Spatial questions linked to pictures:
########

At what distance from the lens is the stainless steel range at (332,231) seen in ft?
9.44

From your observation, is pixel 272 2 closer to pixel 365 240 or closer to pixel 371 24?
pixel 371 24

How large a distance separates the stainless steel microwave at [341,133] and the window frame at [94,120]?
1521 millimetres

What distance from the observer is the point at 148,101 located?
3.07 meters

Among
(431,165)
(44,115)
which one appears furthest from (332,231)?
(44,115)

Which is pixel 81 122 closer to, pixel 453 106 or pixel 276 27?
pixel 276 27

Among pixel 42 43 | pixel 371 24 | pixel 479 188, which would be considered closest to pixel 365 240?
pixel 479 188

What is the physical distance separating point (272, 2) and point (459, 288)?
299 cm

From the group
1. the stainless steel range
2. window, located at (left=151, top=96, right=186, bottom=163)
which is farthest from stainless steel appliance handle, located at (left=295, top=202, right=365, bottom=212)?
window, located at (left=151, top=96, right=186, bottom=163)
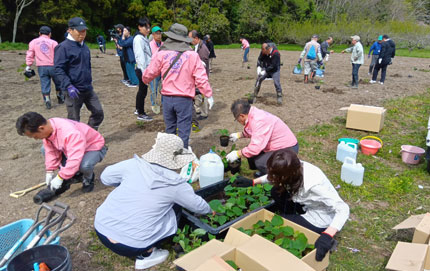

########

WHAT NEEDS TO BE DONE: Rewrite every line of the records above as a numbered list, skipping blank lines. Leave the pictures out of the answer.

EXERCISE ANSWER:
1. At what distance from the lens is the stainless steel range at (332,231) seen in ft?
2. 9.44
3. From your observation, is pixel 272 2 closer to pixel 365 240 or closer to pixel 371 24?
4. pixel 371 24
5. How large a distance separates the stainless steel microwave at [341,133] and the window frame at [94,120]?
6. 1521 millimetres
7. What distance from the observer is the point at 148,101 located?
8. 3.07 meters
9. Among
10. (431,165)
11. (44,115)
12. which one appears furthest from (332,231)?
13. (44,115)
14. Which is pixel 81 122 closer to, pixel 453 106 or pixel 276 27?
15. pixel 276 27
16. Among pixel 42 43 | pixel 371 24 | pixel 479 188, which would be considered closest to pixel 365 240?
17. pixel 479 188
18. What is the physical distance separating point (272, 2) and point (459, 288)?
19. 299 cm
20. From the group
21. 1. the stainless steel range
22. 2. window, located at (left=151, top=96, right=186, bottom=163)
23. which is farthest from stainless steel appliance handle, located at (left=295, top=202, right=365, bottom=212)?
24. window, located at (left=151, top=96, right=186, bottom=163)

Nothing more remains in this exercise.